• Your objective: Copy the lines from the start of the records below through the line containing "Ingeniero inspeccionando el", both included, and leave out the pictures.

= Beginning of Section =

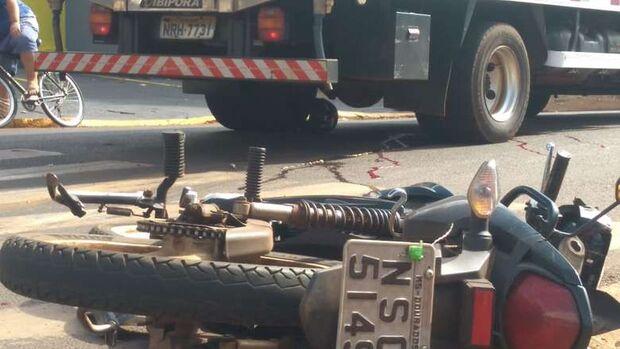 Motociclista bate em caminhão, vai parar debaixo do veículo e morre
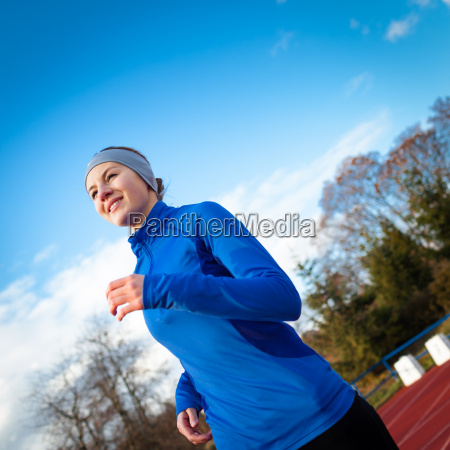 young, woman, running, at, a, track - 10147215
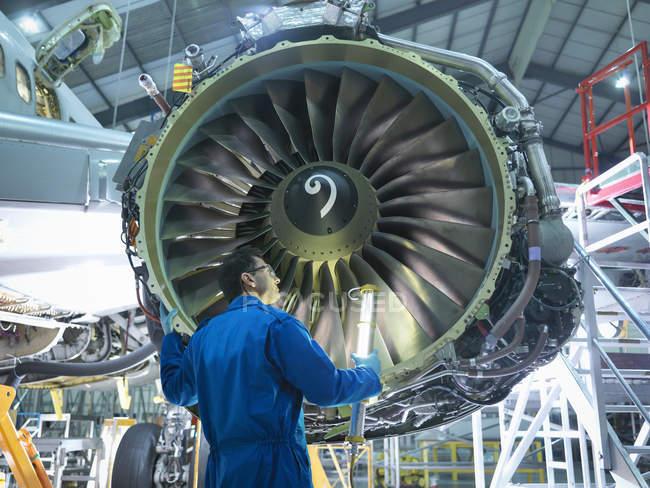 Ingeniero inspeccionando el motor a reacción en fábrica de mantenimiento de aeronaves - foto de stock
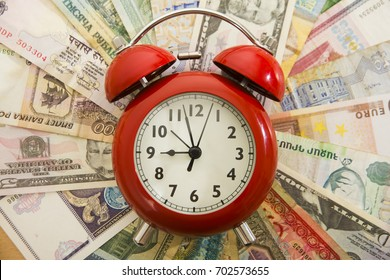red Alarm clock lie on dollars and different money bill of different lands . Time is money concept , idea, symbol. empty copy space for inscription or objects.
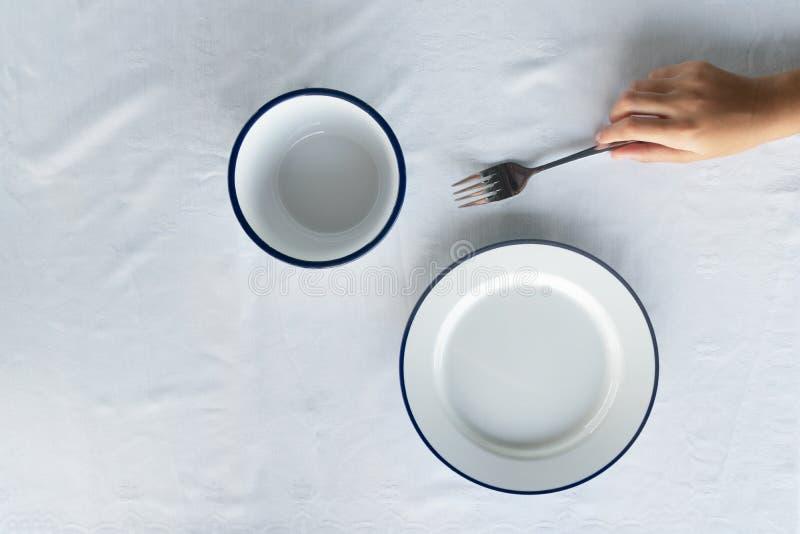 Bästa sikt av den vita blåa maträtten för matmatställe på tygborddukbakgrund arkivbild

= End of Section =

• Written solution:
 Motociclista bate em caminhão, vai parar debaixo do veículo e morre
 young, woman, running, at, a, track - 10147215
 Ingeniero inspeccionando el motor a reacción en fábrica de mantenimiento de aeronaves - foto de stock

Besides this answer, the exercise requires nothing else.